Authorities questioned people about what they ate and asked the chefs where the ingredients came from, said Burger.
The common denominator, he said, was only those who ate foods containing outbreaks sickened.
Farmers in Spain, France, Holland and Belgium has been seeking compensation for their losses. The European Commission has proposed that the European Union pays around $ 300 million, but Spain claims only about 600 million dollars in losses.
In Spain, the exporter of fresh Frunet filed what is believed to be the first trial by a Spanish company against the Government of the State of Hamburg on their previous complaints were Spanish products the culprits for the outbreak of Escherichia coli.
The complaint, filed Thursday in Hamburg, calls for the immediate release of all laboratory tests and other documentation that officials of Hamburg used when they blamed, it said wrongly as it happens--organic cucumbers of the Frunet as the source of the outbreak, owner of Frunet, Antonio Lavao, to CNN by telephone on Friday.
Frunet, in the province of Malaga in the South of Spain, expected to file another lawsuit against the Government of the State of Hamburg seeking 1 million euros (144 million dollars) in losses of fresh products had to destroy, said Lavao.
"My company was named specifically" by the German authorities, said Lavao.

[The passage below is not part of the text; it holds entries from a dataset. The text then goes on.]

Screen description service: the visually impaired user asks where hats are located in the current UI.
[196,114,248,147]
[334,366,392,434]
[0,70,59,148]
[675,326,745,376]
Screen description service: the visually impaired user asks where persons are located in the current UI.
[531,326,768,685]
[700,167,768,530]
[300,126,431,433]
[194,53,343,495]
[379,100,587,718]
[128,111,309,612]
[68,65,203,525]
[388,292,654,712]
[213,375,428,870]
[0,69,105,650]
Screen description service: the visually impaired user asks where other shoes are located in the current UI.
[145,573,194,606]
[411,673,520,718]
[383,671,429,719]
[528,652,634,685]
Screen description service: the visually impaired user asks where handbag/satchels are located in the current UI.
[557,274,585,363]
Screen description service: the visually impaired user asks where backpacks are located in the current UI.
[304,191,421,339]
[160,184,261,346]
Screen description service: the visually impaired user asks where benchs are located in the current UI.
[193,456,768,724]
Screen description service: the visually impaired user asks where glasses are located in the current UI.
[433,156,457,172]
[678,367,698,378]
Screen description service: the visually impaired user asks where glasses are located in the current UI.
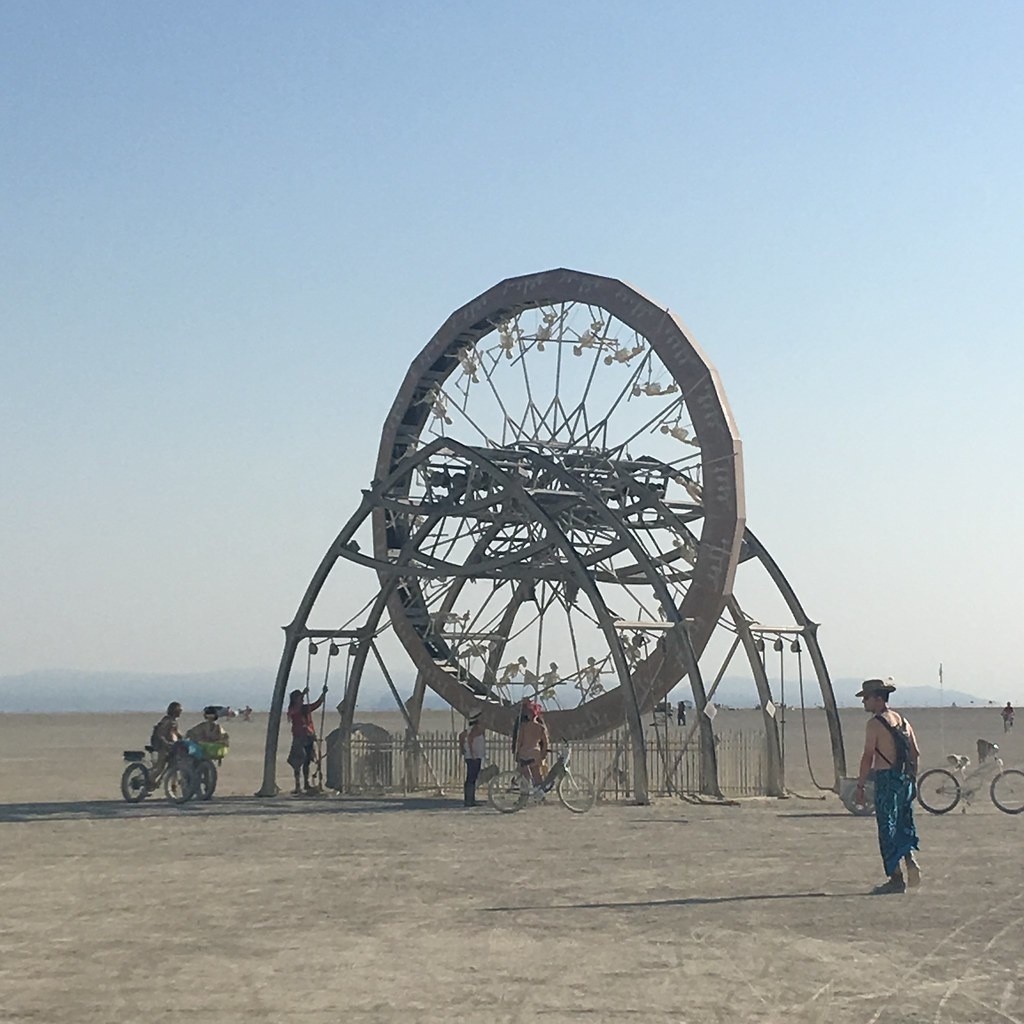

Its exports remain blocked because even though German and European Commission officials have deactivated Spanish cucumbers in general of any link to the outbreak, it is still suspicion among his clients since their signing was identified, erroneously, as a source of the bacteria, he said.
"We do not want to be collateral damage."We want a specific correction, said Lavao.
Demand is the first of its kind by a Spanish company against the German authorities, said Jose Maria Pozancos, director general of the Federation of export of fresh products of Spain Fepex.
Frunet grows cucumbers relatively few; his specialty is premium for export tomatoes.
Lavao said that he was not confident that your company will receive public compensation, reason by which filed the lawsuit against the German authorities.CNN Frederik Pleitgen and the Goodman contributed to this report.